2006-08-05 · cuiyueli.com (網站) · original by 李致重

— An Anatomy of the Kidney Study

Li Zhizhong

Abstract

Using Western biomedicine's concepts, theories, and methods to make Chinese medicine the object of research and "reshape" it through westernization has been the mainstream of TCM research for nearly half a century. In contemporary China, taking the doctrines of substance, structure, and morphology from the natural sciences as the absolute creed and only standard for the life-science domain has been one of the major causes of this error. The TCM "kidney study" is representative. By analyzing the project's self-set springboard, castration-in-advance, abandon-Chinese-for-Western, want-Western-yet-not-Western, experiments-not-real, hypothesis-still-falser, misfortune-to-others, and the Way is not alone — eight problems — this paper shows that the kidney study has trapped itself in compounding self-contradictions. The facts show: using political-grade beliefs and methods to set the direction, path, and method of TCM scholarship is another root of this error. It is of the same nature as the early-20th-century Soviet Academy's wrong handling of Mendelian-Morganian genetics. By today, the wound to TCM scholarship is mortal. We must lift up the scientific spirit, clarify the error with truth-seeking, and revive Chinese medicine — without delay.

Introduction

The kidney study (including kidney-deficient, kidney-yang-deficient, kidney-yin-deficient) began in the late 1950s. The project started from kidney-yang-deficient — proposing that TCM "kidney-yang-deficient" patients show, in Western terms, "low excitability of the pituitary-adrenal-cortex system." Over the decades, the project pursued the hypothalamic-pituitary-adrenal-cortex, thyroid, and gonad three-axis endocrine systems. Praised as a model of TCM research nationally, it still misleads the direction of TCM research today.
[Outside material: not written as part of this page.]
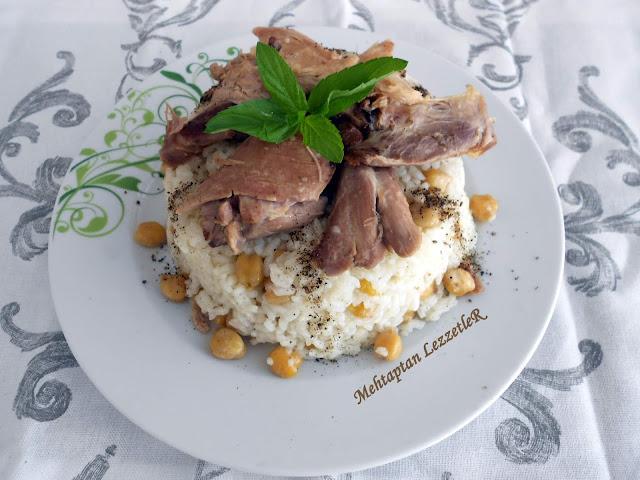 Tavuklu Nohutlu Pirinç Pilavı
In the late 1980s, voices in TCM began to question the methodology of the kidney study. Professor Lu Guangshen said: "We want TCM research — not researching TCM." The point: setting out from TCM's own theory and practice to enrich and perfect its scientific research is TCM research; researching TCM sets TCM's theory and practice aside and takes the TCM system as an object for Western methods. Recently Professor Yang Weiyi's Chinese Medicine — A Functional Medicine of Macroscopic Regulation (Hong Kong, Qiu-Hai-Tang Cultural Enterprise, June 30, 2001) said sharply: "The integration of Chinese and Western medicine has not succeeded in theoretical research; we must reconsider." "Decades of time, the effort of how many, money flowing like water… If the old way is kept and we keep paying tuition to a bottomless pit, will TCM research have a bright future?"
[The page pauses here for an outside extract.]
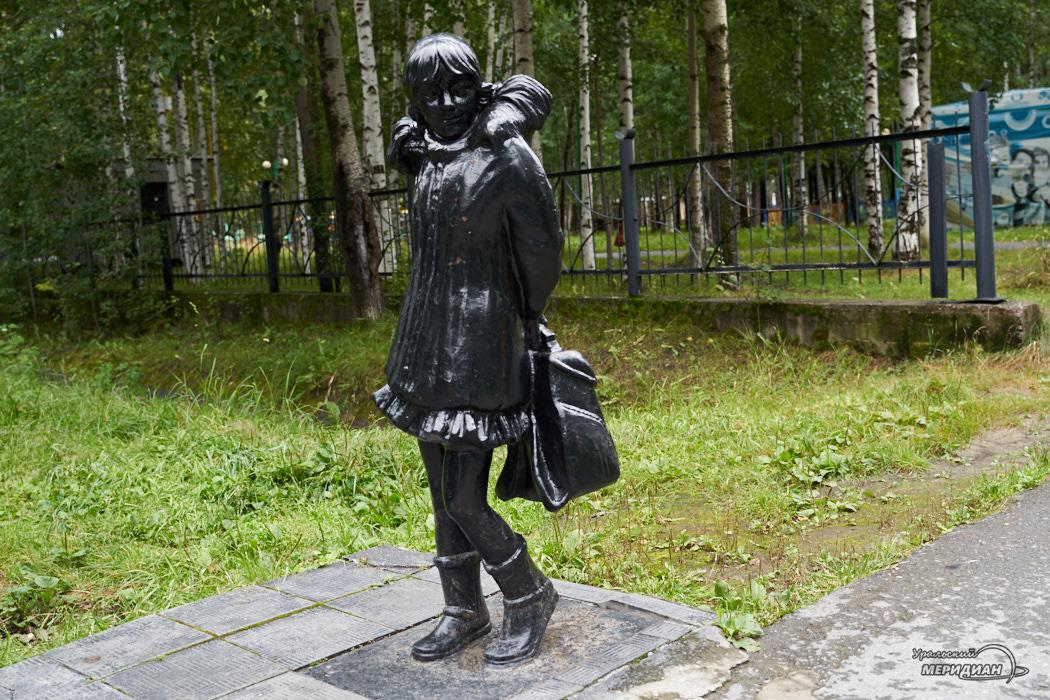 Памятник школьница дети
From the day I read Yang's book, I felt thorough, honest reflection on TCM research is the urgent task. Below, drawing on The Kidney Study (Shanghai Science and Technology Press, 1981 second ed.) and The Kidney Study, Continued (May 1990), I analyze the kidney study in eight aspects: self-set springboard, castration-in-advance, abandon-Chinese-for-Western, want-Western-yet-not-Western, experiments-not-real, hypothesis-still-falser, misfortune-to-others, the Way is not alone.

1. Self-set springboard

The Kidney Study opens with the authors' own Comprehensive Review of Past Literature on "Kidney" in Our Country's Medicine — a "review" that distorts the zàng-xiàng meaning of "kidney" and sets a self-prepared springboard for the planned experiments.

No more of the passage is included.